• [Task instructions]:
Return the data below exactly as given, except for the images.

(Stored data entries)
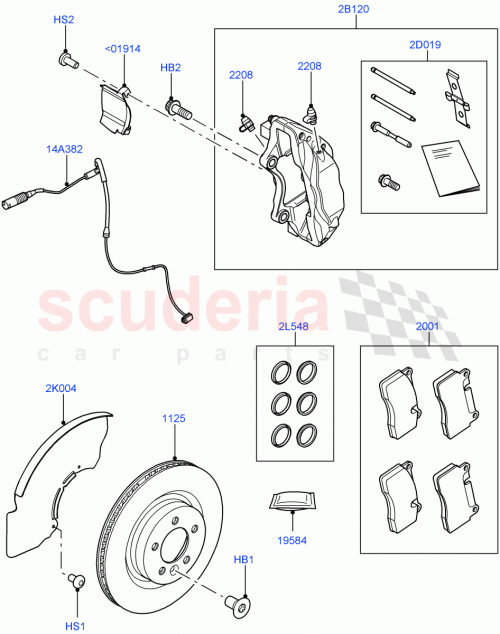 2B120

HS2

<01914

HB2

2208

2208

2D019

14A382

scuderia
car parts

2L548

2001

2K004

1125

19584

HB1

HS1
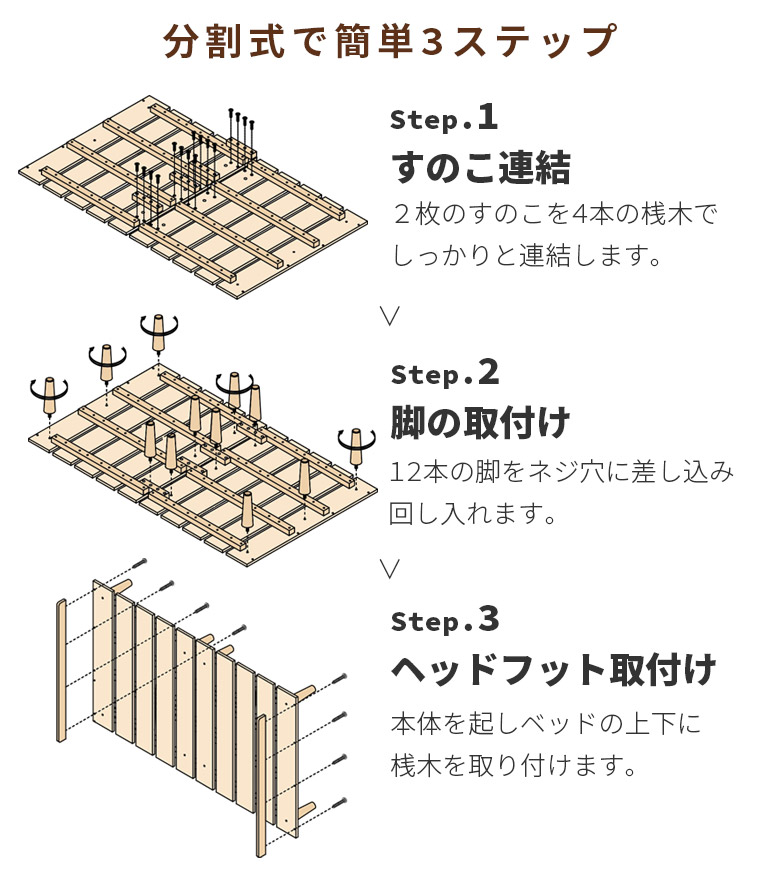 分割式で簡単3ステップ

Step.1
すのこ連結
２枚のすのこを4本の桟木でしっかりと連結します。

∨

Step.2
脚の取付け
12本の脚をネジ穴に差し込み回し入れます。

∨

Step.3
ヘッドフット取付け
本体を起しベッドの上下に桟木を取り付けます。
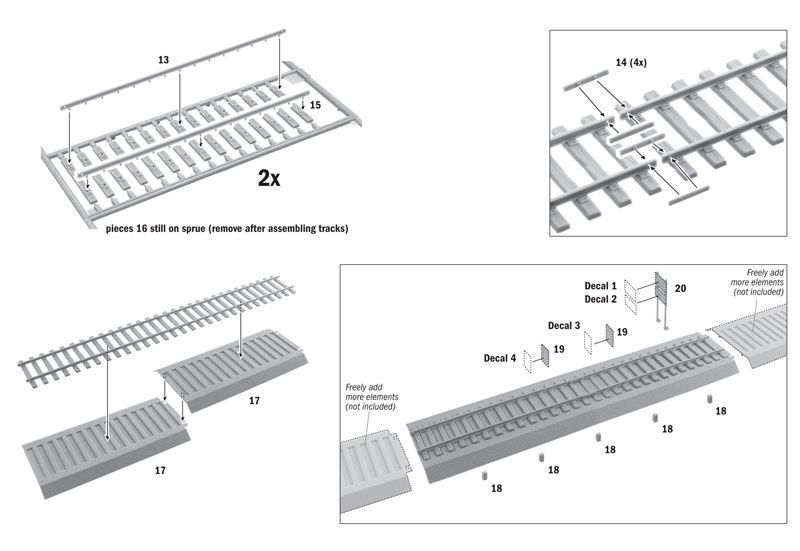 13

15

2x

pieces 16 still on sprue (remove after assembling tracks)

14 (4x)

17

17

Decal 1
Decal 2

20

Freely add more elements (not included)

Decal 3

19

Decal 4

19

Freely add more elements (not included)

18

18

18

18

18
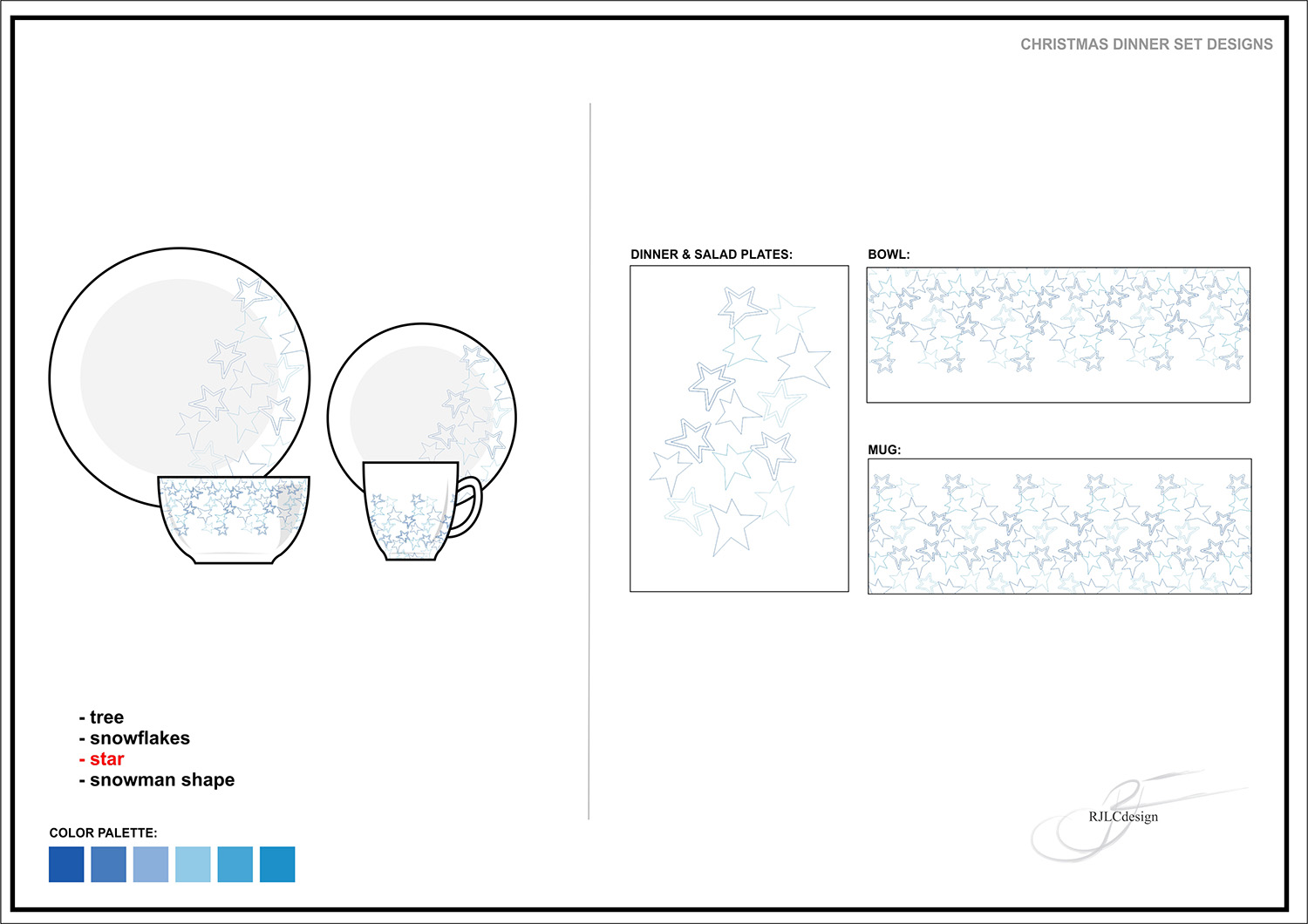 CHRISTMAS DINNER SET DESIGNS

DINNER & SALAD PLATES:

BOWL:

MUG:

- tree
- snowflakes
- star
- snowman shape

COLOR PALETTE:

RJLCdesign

• [Solution]:
 2B120

HS2

<01914

HB2

2208

2208

2D019

14A382

scuderia
car parts

2L548

2001

2K004

1125

19584

HB1

HS1
 分割式で簡単3ステップ

Step.1
すのこ連結
２枚のすのこを4本の桟木でしっかりと連結します。

∨

Step.2
脚の取付け
12本の脚をネジ穴に差し込み回し入れます。

∨

Step.3
ヘッドフット取付け
本体を起しベッドの上下に桟木を取り付けます。
 13

15

2x

pieces 16 still on sprue (remove after assembling tracks)

14 (4x)

17

17

Decal 1
Decal 2

20

Freely add more elements (not included)

Decal 3

19

Decal 4

19

Freely add more elements (not included)

18

18

18

18

18
 CHRISTMAS DINNER SET DESIGNS

DINNER & SALAD PLATES:

BOWL:

MUG:

- tree
- snowflakes
- star
- snowman shape

COLOR PALETTE:

RJLCdesign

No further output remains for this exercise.